Her simplistic, resourceful approach was very timely, especially since I had been increasing my intake of produce. After getting the opportunity to see her participate in a local demonstration at a food conference in Birmingham I knew I had to have her cookbook. Each of the chapters is written like a story, and she includes recipes applicable to the content as opposed to just listing recipe after recipe.

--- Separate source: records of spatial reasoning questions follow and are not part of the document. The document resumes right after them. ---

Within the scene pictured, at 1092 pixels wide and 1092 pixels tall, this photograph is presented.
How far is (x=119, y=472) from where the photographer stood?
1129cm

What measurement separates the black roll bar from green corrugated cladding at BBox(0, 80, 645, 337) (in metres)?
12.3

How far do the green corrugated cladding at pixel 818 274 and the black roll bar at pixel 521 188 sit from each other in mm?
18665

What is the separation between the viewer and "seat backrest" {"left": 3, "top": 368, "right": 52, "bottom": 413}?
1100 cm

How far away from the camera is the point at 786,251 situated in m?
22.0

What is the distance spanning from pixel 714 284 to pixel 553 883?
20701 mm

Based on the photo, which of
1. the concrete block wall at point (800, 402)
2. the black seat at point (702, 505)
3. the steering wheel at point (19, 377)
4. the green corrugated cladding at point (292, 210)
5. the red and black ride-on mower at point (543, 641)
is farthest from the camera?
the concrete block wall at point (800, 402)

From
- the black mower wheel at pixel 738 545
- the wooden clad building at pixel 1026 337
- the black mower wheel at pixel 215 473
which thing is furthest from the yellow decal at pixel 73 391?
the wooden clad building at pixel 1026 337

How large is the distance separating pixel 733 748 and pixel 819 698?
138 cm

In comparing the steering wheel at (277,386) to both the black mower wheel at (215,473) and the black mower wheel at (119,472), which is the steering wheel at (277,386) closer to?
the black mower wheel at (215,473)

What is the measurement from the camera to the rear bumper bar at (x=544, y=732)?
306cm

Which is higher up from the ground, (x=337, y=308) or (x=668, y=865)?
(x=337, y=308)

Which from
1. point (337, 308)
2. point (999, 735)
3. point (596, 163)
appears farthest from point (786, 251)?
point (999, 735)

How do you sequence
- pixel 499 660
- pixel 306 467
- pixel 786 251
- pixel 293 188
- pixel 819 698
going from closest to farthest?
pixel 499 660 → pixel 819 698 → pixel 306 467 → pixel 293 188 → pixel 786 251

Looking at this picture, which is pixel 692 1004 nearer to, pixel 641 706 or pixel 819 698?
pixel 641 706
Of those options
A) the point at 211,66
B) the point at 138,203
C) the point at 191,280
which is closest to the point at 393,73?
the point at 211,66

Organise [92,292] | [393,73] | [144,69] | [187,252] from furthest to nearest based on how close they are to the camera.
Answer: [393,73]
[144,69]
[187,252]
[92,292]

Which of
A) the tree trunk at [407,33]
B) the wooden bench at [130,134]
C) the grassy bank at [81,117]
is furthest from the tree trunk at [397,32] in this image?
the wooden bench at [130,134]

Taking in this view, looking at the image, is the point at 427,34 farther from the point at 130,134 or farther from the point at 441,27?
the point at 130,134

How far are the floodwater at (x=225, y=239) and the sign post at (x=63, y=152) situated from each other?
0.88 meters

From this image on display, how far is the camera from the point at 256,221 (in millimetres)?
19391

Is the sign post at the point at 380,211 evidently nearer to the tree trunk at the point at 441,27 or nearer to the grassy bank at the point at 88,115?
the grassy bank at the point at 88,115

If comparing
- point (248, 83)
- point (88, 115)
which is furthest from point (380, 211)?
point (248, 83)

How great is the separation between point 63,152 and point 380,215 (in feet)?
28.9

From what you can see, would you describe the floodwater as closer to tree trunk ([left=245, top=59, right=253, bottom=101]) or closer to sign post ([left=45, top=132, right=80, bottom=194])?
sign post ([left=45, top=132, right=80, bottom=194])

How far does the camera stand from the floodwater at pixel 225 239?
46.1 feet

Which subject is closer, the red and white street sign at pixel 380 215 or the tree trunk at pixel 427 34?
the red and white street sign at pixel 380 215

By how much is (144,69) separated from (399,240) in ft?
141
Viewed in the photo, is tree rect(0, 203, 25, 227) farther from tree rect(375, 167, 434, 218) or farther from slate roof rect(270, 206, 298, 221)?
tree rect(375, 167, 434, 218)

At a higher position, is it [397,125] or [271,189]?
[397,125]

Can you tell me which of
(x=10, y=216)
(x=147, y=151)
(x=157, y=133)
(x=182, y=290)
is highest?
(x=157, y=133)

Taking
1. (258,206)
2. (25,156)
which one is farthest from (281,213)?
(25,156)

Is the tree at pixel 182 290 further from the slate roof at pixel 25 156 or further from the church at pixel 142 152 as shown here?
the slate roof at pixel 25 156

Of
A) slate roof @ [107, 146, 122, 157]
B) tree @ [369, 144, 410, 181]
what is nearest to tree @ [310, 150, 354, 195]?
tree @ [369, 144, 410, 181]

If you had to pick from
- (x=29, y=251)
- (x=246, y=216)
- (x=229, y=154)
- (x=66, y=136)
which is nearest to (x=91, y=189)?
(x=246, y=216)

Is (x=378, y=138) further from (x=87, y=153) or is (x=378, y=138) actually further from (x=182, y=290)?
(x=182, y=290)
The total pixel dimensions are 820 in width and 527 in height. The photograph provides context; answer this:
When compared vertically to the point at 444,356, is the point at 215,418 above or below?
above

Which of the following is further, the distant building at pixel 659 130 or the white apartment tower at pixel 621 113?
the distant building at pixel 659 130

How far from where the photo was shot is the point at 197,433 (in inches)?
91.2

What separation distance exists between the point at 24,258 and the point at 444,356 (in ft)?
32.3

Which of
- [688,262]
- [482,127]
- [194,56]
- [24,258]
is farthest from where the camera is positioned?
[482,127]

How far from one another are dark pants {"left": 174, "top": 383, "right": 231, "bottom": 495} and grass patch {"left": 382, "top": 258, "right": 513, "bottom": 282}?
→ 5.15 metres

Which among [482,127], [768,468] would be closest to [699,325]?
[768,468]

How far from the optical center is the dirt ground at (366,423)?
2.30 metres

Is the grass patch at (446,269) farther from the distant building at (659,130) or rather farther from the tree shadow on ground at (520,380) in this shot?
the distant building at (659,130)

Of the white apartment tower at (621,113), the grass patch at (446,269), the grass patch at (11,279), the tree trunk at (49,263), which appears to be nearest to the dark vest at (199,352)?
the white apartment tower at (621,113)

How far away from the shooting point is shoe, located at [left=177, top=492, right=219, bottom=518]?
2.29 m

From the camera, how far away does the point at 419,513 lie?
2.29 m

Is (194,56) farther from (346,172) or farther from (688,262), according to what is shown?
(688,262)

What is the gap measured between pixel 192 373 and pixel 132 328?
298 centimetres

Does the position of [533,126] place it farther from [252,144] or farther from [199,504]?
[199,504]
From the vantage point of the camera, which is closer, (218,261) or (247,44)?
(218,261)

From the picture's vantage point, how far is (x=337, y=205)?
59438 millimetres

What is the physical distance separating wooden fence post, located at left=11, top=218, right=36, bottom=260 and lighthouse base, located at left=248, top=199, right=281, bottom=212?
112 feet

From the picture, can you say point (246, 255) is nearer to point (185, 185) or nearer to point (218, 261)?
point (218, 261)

Since embracing her approach, I find my trips to the grocery store are less frequent, staples are plentiful, and my refrigerator doesn’t need to be filled to the brim to accommodate an exorbitant amount of groceries to simply prepare one meal. Quite frankly, it’s been liberating.
Everyone’s bodies are different so what worked for mine, may not work for another. However, the beauty of this journey is when you get clear and tune in to what’s going on you have the power to correct your trajectory; from there things can improve rather quickly and easily.
The human body is amazing, having the power to heal from injury, trauma, sickness, or even poor eating habits as long as we provide the necessary ingredients to foster that healing.
Several years ago, I had a nasty spill and crushed my right wrist bones, and chipped the radial bone on both edges. I thought I would be incapacitated for the rest of my life. However, under the guidance of my physical therapist, I committed to the process, eating calcium rich foods, increasing my protein intake, and participating fully in my rehabilitation exercises I’m now thankfully back in full swing. Know this is possible! We all have the tools and the power to make it happen; sometimes you just need some information, impetus, or encouragement. Don’t be afraid to reach out or make those changes.
So, what's next? Next steps are fluid, and I'm okay with that.